Every entry must be echoed exactly.

══ GIVEN DATA

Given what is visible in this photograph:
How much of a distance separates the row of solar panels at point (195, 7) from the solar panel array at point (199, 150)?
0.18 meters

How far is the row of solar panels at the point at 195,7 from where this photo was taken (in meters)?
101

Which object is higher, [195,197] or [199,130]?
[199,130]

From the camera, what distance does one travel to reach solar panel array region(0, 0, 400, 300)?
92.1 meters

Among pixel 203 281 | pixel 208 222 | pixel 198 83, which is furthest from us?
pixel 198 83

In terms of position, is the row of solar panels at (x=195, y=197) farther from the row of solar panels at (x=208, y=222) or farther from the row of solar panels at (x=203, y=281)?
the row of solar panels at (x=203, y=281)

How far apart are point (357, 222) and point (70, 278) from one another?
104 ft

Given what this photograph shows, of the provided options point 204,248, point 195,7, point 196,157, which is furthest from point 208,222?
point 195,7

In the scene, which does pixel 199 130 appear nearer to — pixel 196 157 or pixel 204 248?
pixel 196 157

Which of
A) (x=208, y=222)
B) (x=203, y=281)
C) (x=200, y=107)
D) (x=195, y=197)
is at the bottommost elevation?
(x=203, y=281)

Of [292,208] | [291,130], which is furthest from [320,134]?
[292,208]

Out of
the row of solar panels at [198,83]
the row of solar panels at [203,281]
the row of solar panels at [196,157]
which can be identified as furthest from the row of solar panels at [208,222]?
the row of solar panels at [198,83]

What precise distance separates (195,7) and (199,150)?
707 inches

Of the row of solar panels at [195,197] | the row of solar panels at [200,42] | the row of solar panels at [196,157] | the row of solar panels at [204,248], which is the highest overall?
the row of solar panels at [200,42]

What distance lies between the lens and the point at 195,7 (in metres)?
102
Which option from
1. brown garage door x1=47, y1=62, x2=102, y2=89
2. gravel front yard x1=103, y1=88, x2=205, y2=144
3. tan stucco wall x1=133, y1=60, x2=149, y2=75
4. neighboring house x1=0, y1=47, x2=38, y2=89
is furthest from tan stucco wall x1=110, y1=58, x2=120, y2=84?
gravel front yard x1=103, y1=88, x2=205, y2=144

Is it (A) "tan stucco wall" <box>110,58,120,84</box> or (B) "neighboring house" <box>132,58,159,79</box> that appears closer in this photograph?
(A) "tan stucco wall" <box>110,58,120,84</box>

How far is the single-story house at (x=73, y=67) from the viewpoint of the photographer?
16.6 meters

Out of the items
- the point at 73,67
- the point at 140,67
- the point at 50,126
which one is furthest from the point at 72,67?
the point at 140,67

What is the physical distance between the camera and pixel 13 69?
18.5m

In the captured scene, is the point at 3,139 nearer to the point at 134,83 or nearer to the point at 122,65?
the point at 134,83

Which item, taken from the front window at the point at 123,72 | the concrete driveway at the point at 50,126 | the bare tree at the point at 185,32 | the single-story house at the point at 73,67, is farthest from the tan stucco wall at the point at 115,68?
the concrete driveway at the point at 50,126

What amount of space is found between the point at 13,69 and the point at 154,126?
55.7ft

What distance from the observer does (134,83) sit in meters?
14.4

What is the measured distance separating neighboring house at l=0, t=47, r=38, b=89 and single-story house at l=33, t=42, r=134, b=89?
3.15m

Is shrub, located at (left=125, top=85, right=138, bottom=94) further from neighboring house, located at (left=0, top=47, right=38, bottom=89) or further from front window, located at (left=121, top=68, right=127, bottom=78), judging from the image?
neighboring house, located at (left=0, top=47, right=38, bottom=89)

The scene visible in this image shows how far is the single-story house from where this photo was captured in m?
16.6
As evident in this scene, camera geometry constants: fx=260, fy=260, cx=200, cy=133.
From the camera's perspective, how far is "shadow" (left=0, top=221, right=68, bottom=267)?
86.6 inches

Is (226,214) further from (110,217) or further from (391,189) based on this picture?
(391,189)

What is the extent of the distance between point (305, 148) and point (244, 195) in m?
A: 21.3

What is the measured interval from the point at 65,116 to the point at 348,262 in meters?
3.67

════

◆ **TASK RESULT**:
Given what is visible in this photograph:
How much of a distance separates the row of solar panels at point (195, 7) from the solar panel array at point (199, 150)?
0.18 meters

How far is the row of solar panels at the point at 195,7 from where this photo was taken (in meters)?
101

Which object is higher, [195,197] or [199,130]?
[199,130]

From the camera, what distance does one travel to reach solar panel array region(0, 0, 400, 300)?
92.1 meters

Among pixel 203 281 | pixel 208 222 | pixel 198 83, which is furthest from us?
pixel 198 83

In terms of position, is the row of solar panels at (x=195, y=197) farther from the row of solar panels at (x=208, y=222) or farther from the row of solar panels at (x=203, y=281)?
the row of solar panels at (x=203, y=281)

How far apart are point (357, 222) and point (70, 278) from one another?
104 ft

Given what this photograph shows, of the provided options point 204,248, point 195,7, point 196,157, which is furthest from point 208,222?
point 195,7

In the scene, which does pixel 199 130 appear nearer to — pixel 196 157 or pixel 204 248?
pixel 196 157

Which of
A) (x=208, y=222)
B) (x=203, y=281)
C) (x=200, y=107)
D) (x=195, y=197)
is at the bottommost elevation?
(x=203, y=281)

Of [292,208] | [291,130], which is furthest from [320,134]?
[292,208]

Out of
the row of solar panels at [198,83]
the row of solar panels at [203,281]
the row of solar panels at [196,157]
which can be identified as furthest from the row of solar panels at [208,222]?
the row of solar panels at [198,83]

What precise distance separates (195,7) and (199,150)?
707 inches

Of the row of solar panels at [195,197] | the row of solar panels at [200,42] | the row of solar panels at [196,157] | the row of solar panels at [204,248], which is the highest overall?
the row of solar panels at [200,42]

What distance lies between the lens and the point at 195,7 (in metres)?
102
Which option from
1. brown garage door x1=47, y1=62, x2=102, y2=89
2. gravel front yard x1=103, y1=88, x2=205, y2=144
3. tan stucco wall x1=133, y1=60, x2=149, y2=75
4. neighboring house x1=0, y1=47, x2=38, y2=89
is furthest from tan stucco wall x1=110, y1=58, x2=120, y2=84?
gravel front yard x1=103, y1=88, x2=205, y2=144

Is it (A) "tan stucco wall" <box>110,58,120,84</box> or (B) "neighboring house" <box>132,58,159,79</box> that appears closer in this photograph?
(A) "tan stucco wall" <box>110,58,120,84</box>

How far is the single-story house at (x=73, y=67) from the viewpoint of the photographer?
16.6 meters

Out of the items
- the point at 73,67
- the point at 140,67
- the point at 50,126
which one is furthest from the point at 72,67?
the point at 140,67

What is the physical distance between the camera and pixel 13 69?
18.5m

In the captured scene, is the point at 3,139 nearer to the point at 134,83 or nearer to the point at 122,65?
the point at 134,83

Which item, taken from the front window at the point at 123,72 | the concrete driveway at the point at 50,126 | the bare tree at the point at 185,32 | the single-story house at the point at 73,67, is farthest from the tan stucco wall at the point at 115,68?
the concrete driveway at the point at 50,126

What amount of space is found between the point at 13,69 and the point at 154,126?
55.7ft

What distance from the observer does (134,83) sit in meters?
14.4

What is the measured distance separating neighboring house at l=0, t=47, r=38, b=89 and single-story house at l=33, t=42, r=134, b=89?
3.15m

Is shrub, located at (left=125, top=85, right=138, bottom=94) further from neighboring house, located at (left=0, top=47, right=38, bottom=89) or further from front window, located at (left=121, top=68, right=127, bottom=78), judging from the image?
neighboring house, located at (left=0, top=47, right=38, bottom=89)

The scene visible in this image shows how far is the single-story house from where this photo was captured in m?
16.6
As evident in this scene, camera geometry constants: fx=260, fy=260, cx=200, cy=133.
From the camera's perspective, how far is "shadow" (left=0, top=221, right=68, bottom=267)?
86.6 inches

Is (226,214) further from (110,217) or further from (391,189) based on this picture?
(391,189)

What is the extent of the distance between point (305, 148) and point (244, 195) in m?
A: 21.3

What is the measured interval from the point at 65,116 to the point at 348,262 in meters?
3.67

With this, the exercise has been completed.